→ To be done
a: In the column on the 2008 Republican National Convention, rewrite the passage starting with "Republican National Convention" and going on through "a damaged brand.", changing "delegates" to "supporters".
b: According to the column on the 2008 Republican National Convention, on what date did Barack Obama appear in front of eighty thousand delegates?
c: Pick up the column on the 2008 Republican National Convention from where it stops, and keep writing in its voice.

→ Source text
◆ ◆ ◆

Republican National Convention ’08

Aquarian Weekly 9/10/08 REALITY CHECK


Sarah PalinA political acceptance speech viewed by thirty-eight million Americans is enough to send even the most staunch campaign minds into meltdown. Barack Obama’s August 28 appearance in front of eighty thousand delegates receiving Super Bowl/American Idol television numbers apparently scared the living shit out of John McCain. Less than 24 hours later he proved it by choosing for his ticket a completely unknown 20-month governor of Alaska, who also happens to be in her mid-forties, ultra-right wing, and most conveniently, a woman. In one fell swoop the McCain camp galvanized a flaccid base, challenged the gender/generational voting gap, and put some historical wow into a comatose candidate fronting a damaged brand.

But make no mistake; this was an intimidated and reactive move that reeks of desperation.

Ignoring the foundation of his campaign (experience), and against his better judgment, personal feelings, and fast-fading maverick pedigree, the Republican nominee for president of the United States panicked. Why he did so considering his opponent being an off the charts liberal, black junior senator is up for discussion. But what will ultimately be open for debate and an endless juicy line of factoids is its effect on this race, which according to the Grand Old Party’s top dog was in jeopardy of being something far worse than doomed. He had become irrelevant.

Say one thing for the Sarah Palin choice; it reflects a healthy chunk of acquired wisdom.

◆ ◆ ◆

→ Data section
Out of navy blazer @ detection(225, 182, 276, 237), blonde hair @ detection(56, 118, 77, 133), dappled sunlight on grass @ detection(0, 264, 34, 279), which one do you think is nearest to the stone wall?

◆ ◆ ◆

→ Answers to each task
a:
Republican National Convention ’08

Aquarian Weekly 9/10/08 REALITY CHECK


Sarah PalinA political acceptance speech viewed by thirty-eight million Americans is enough to send even the most staunch campaign minds into meltdown. Barack Obama’s August 28 appearance in front of eighty thousand supporters receiving Super Bowl/American Idol television numbers apparently scared the living shit out of John McCain. Less than 24 hours later he proved it by choosing for his ticket a completely unknown 20-month governor of Alaska, who also happens to be in her mid-forties, ultra-right wing, and most conveniently, a woman. In one fell swoop the McCain camp galvanized a flaccid base, challenged the gender/generational voting gap, and put some historical wow into a comatose candidate fronting a damaged brand.

b: August 28

c:
In 2000, McCain made serious inroads as a “reformer”, but before long he was ushered aside by half-assed Reformer Bush bullshit. So he knows first hand how one can usurp a decent idea to victory. And let’s face it; Hillary Clinton spent months combating the Obama surge with the weakly received “ready to serve from day one” crap which was roundly defeated.

Clinton failed to grasp the Change zeitgeist and grossly miscalculated the generational wave and was eventually dismissed as a tired has-been, a mantle that had been passed to John McCain. That is until Friday, August 29, when fighting the newbie with tough talk of being a sound and safe choice was trash-canned in favor of Two Can Play At This Game.

Love her, hate her, or be mostly confused by the whole mess, you must admit by Palin’s very existence, this 44 year-old woman who’d made a reputation on ripping and tearing at the foundation of her state’s “business as usual” ethics, puts McCain’s hopes, if not aboard the Change Train, at least hanging onto its caboose.

Of course it also puts the myth about the candidate being anything but a party suck-up and political panderer to bed. This was as calculated and fabricated a political move than could be made, which, of course, is fine, but not in the usual McCain idiom. By all reports the candidate wanted a trusted and close advisor like Independent/Democrat Joe Lieberman, a choice that he had stated time and again would help him “lead” rather than “gain him political traction”.

But somewhere along the line, whether his inability to crack the national 45 percent ceiling or his tepid numbers in the Southeast and Midwest or the kickass showcase the Democrats unleashed the week before, the once pushed-aside conservative party voices began to squawk, and McCain caved. This is the only explanation to why there was little to no vetting of Palin, who was never even mentioned on the shortlist, whom McCain had only met once, and who mockingly stated a few weeks ago she didn’t know what a vice president did.

The most important aspect of the past week for Republicans was to somehow some way distance themselves from themselves, and by attacking the media as misrepresenting the horrible results of the present government, which was perpetuated gleefully for the past eight years by their very own candidate, then they can say, “Shit, everything is fine, it’s the depiction of it that’s the problem.”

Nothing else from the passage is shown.